Counting the elements in sets

[lemonthree]

Question: How many elements are in each set?

For the first set, I think it's 8995 because the set is the union of {1,2,3,4,5},{1,2,3,4,5,6},...{1,2,3,...9000}. So 9000 - 5 = 8995.

For the second set, I'm not too sure about counting the elements in the set. Since \(\displaystyle 1<x≤i\), I can't think of any x mod i = 2.
For example, I know 5 mod 3 = 2, but 5 > 3 and in this case it wants i to be greater or equal to x...any hints please?

 

[HOI]

There are, of course, 9000 integers from 1to 9000. Why are you subtracting 5? Which integers are missing?

A number, n, is congruent to 2 (mod i) if n= i+ 2. Every number, except 1 and 2, is equal to i+ 2 for some i.

 

[Opalg]

Question: How many elements are in each set?

For the first set, I think it's 8995 because the set is the union of {1,2,3,4,5},{1,2,3,4,5,6},...{1,2,3,...9000}. So 9000 - 5 = 8995.

I think it's 8996, because you need to count both endpoints.

For the second set, I'm not too sure about counting the elements in the set. Since \(\displaystyle 1<x≤i\), I can't think of any x mod i = 2.
For example, I know 5 mod 3 = 2, but 5 > 3 and in this case it wants i to be greater or equal to x...any hints please?

If $i=1$ then the set $\{x\ |\ x \text{ is an integer and } 1<x\leqslant i \text{ and }x=2\pmod i\}$ is the empty set. For all other values of $i$ that set just consists of $x=2$. So your second set is $\emptyset\cup\{2\}$. It therefore contains two elements.

 

[lemonthree]

Both of you are quite right;

For the first question, there are 9000 elements. @Country Boy How do you know that there are 9000 elements though? Doesn't that symbol represent the union of indexed collection from i = 5 to i = 9000? I see it to be similar to the summation notation but I guess that's where I'm wrong.

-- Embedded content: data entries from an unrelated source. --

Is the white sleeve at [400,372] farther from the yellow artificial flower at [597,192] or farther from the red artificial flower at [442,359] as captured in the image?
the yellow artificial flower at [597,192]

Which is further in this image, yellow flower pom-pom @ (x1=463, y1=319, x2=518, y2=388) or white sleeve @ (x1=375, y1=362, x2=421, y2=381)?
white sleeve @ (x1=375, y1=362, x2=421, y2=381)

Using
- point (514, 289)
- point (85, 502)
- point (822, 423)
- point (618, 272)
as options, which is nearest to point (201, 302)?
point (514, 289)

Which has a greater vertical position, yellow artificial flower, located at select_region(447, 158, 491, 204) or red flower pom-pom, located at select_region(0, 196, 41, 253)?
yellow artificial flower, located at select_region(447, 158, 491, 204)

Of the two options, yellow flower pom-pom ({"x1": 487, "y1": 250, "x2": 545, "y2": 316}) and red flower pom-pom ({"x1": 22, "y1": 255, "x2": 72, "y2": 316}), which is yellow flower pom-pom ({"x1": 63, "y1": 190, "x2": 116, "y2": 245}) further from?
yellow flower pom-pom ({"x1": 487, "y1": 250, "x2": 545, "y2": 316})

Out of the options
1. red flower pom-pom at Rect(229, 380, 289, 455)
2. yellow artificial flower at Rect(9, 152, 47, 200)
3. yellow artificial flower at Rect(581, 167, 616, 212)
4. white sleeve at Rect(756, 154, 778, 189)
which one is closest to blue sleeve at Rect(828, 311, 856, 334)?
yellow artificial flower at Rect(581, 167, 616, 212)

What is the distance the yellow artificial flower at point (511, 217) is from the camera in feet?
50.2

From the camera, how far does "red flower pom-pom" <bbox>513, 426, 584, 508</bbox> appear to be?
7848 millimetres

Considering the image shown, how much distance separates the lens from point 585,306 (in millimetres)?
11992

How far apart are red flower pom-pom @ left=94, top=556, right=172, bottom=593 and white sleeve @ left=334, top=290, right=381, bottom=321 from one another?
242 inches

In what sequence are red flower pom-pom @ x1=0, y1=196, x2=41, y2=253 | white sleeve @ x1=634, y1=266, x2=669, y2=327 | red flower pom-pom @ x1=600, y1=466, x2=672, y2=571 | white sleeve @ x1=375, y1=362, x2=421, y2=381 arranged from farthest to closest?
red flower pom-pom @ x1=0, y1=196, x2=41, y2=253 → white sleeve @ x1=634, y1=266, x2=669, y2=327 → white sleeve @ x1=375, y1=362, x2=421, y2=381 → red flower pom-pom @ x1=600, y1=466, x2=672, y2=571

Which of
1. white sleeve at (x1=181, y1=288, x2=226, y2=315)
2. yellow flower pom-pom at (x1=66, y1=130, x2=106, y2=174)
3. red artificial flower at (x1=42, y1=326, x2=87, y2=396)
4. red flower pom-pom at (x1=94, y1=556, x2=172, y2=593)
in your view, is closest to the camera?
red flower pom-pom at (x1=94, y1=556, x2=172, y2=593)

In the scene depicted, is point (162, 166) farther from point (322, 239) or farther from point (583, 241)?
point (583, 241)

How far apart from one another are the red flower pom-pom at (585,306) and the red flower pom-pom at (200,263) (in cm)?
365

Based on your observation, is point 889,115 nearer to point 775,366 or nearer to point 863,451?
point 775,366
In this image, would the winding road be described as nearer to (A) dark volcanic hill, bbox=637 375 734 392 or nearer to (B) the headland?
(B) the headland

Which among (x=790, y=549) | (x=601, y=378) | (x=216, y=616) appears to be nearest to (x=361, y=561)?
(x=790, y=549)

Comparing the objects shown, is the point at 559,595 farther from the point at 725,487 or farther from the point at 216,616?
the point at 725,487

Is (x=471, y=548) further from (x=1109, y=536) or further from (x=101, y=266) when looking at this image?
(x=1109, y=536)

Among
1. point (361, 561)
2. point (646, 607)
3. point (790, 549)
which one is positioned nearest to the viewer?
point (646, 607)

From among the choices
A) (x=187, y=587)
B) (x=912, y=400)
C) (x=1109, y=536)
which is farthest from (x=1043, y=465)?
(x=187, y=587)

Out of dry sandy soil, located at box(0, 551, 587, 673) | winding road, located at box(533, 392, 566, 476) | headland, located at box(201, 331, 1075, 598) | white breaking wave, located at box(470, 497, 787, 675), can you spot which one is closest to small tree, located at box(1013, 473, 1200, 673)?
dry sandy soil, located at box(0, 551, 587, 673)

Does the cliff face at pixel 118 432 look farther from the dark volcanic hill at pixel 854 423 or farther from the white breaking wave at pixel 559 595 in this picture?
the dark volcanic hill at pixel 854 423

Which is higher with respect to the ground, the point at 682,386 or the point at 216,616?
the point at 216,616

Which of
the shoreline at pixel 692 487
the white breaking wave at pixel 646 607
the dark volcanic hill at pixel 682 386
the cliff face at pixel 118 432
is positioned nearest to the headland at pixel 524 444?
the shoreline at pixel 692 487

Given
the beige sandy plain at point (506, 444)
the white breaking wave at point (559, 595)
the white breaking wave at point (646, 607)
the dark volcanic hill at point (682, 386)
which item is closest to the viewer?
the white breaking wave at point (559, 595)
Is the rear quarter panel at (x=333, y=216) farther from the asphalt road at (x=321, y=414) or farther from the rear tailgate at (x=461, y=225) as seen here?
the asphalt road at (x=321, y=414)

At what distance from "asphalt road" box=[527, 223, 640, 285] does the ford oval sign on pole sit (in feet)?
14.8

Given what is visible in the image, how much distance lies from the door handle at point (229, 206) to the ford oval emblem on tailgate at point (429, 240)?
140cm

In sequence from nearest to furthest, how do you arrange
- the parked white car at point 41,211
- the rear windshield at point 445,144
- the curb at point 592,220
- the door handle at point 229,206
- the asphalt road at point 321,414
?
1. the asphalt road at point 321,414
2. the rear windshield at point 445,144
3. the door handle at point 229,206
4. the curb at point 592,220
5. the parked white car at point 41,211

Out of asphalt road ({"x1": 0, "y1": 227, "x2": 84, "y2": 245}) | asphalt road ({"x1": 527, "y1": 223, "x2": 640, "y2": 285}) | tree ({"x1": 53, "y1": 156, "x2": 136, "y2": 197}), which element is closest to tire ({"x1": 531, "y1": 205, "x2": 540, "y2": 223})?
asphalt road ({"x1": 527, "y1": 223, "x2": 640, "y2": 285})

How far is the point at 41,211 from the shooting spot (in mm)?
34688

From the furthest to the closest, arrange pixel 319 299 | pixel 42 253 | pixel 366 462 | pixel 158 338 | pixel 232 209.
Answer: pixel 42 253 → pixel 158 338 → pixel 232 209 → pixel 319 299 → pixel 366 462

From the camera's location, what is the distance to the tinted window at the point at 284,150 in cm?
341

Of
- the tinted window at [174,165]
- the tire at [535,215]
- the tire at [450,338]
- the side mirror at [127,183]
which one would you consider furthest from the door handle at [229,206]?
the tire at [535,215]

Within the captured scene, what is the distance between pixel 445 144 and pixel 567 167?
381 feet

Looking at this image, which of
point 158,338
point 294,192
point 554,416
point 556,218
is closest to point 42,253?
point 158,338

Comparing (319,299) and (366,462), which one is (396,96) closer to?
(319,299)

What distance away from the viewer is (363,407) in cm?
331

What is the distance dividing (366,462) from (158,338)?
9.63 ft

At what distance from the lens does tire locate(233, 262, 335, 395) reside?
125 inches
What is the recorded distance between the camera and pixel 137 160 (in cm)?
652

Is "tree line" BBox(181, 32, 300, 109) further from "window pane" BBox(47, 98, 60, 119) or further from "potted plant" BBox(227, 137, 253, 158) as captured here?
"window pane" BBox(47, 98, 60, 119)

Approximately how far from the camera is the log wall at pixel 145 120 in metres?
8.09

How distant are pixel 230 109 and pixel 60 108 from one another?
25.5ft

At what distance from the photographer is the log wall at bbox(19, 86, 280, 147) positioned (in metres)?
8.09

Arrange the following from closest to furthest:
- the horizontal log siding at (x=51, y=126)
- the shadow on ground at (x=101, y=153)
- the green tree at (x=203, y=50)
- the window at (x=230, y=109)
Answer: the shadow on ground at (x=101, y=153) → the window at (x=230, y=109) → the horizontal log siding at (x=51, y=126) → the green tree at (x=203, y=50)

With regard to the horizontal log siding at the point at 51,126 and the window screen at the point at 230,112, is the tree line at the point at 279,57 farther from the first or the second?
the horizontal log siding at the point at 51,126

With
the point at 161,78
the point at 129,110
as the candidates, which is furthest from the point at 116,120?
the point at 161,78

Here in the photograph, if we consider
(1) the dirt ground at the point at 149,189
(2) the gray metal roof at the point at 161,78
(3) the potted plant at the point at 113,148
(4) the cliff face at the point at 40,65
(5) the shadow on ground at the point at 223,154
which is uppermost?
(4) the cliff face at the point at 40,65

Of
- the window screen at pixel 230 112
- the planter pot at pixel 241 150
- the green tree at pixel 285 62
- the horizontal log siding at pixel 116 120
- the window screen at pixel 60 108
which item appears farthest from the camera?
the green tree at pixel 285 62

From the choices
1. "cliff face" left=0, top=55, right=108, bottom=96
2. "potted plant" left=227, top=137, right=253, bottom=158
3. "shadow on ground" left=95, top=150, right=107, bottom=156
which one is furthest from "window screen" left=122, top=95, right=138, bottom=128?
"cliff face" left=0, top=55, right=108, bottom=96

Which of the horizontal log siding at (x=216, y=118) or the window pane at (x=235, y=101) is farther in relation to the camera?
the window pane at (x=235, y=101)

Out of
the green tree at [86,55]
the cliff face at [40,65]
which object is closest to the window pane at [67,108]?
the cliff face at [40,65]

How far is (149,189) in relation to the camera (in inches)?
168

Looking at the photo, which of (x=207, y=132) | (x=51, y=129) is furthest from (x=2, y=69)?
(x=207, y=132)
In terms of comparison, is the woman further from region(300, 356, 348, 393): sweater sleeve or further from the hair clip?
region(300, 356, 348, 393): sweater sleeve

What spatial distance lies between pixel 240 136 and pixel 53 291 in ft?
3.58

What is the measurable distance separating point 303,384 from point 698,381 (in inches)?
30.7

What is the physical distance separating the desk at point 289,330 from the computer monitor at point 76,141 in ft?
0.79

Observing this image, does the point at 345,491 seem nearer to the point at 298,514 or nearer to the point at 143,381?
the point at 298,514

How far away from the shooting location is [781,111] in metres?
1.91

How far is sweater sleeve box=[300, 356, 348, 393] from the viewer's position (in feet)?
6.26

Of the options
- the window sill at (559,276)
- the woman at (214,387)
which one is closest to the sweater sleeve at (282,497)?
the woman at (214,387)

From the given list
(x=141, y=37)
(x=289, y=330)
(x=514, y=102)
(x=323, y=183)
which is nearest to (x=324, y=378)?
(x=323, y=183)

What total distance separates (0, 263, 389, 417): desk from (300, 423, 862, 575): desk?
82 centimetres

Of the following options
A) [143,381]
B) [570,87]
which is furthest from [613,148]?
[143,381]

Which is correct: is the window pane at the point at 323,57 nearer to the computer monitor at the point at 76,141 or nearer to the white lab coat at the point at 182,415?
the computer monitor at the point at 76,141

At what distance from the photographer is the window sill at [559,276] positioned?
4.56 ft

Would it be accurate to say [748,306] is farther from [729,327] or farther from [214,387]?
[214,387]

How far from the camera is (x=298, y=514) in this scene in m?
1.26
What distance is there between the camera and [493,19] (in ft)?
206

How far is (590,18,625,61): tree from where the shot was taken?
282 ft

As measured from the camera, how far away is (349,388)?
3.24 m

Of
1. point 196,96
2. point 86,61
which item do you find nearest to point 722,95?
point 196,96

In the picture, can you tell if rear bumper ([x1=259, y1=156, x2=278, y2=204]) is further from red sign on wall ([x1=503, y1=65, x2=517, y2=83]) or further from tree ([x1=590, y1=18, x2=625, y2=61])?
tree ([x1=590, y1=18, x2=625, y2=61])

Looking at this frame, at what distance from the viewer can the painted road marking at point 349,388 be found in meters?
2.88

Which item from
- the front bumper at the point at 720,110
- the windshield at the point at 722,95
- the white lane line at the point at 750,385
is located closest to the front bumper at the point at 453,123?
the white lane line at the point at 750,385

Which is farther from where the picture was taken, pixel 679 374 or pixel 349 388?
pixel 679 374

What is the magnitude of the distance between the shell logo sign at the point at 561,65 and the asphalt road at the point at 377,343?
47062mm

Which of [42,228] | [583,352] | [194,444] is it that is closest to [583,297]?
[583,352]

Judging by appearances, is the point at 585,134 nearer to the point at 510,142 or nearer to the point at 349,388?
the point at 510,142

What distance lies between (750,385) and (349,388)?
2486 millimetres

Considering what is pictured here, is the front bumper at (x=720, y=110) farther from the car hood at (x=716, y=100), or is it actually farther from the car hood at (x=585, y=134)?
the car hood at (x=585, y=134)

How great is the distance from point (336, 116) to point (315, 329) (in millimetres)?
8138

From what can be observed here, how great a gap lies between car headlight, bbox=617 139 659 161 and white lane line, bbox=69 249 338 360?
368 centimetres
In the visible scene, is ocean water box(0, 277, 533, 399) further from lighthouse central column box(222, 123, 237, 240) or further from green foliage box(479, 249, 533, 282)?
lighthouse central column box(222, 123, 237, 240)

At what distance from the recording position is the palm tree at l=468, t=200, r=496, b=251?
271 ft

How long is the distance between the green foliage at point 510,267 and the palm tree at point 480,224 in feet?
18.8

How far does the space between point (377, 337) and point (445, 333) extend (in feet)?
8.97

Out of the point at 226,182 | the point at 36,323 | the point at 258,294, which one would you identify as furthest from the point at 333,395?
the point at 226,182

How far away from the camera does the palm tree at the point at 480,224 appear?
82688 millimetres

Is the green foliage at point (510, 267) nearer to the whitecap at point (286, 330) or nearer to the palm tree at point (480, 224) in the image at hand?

For the second question, there is 1 element, i.e. {2}, so @Opalg you are right. We take ∅∪{2} to be equal to {2}. Thank you for the explanation, I realized I could view it as 2 = 0*i + 2, for various i values until infinity, which made sense for {2} to be the only element.

 

[HOI]

If $A\subseteq B$ then $A\cup B= B$. These sets are "nested" so the union is just the largest set.

 

[Opalg]

Both of you are quite right;

For the first question, there are 9000 elements. @Country Boy How do you know that there are 9000 elements though? Doesn't that symbol represent the union of indexed collection from i = 5 to i = 9000? I see it to be similar to the summation notation but I guess that's where I'm wrong.

For the second question, there is 1 element, i.e. {2}, so @Opalg you are right. We take ∅∪{2} to be equal to {2}. Thank you for the explanation, I realized I could view it as 2 = 0*i + 2, for various i values until infinity, which made sense for {2} to be the only element.

Yes, you are correct. In both cases I was thinking in terms of a set of sets rather than a union of sets.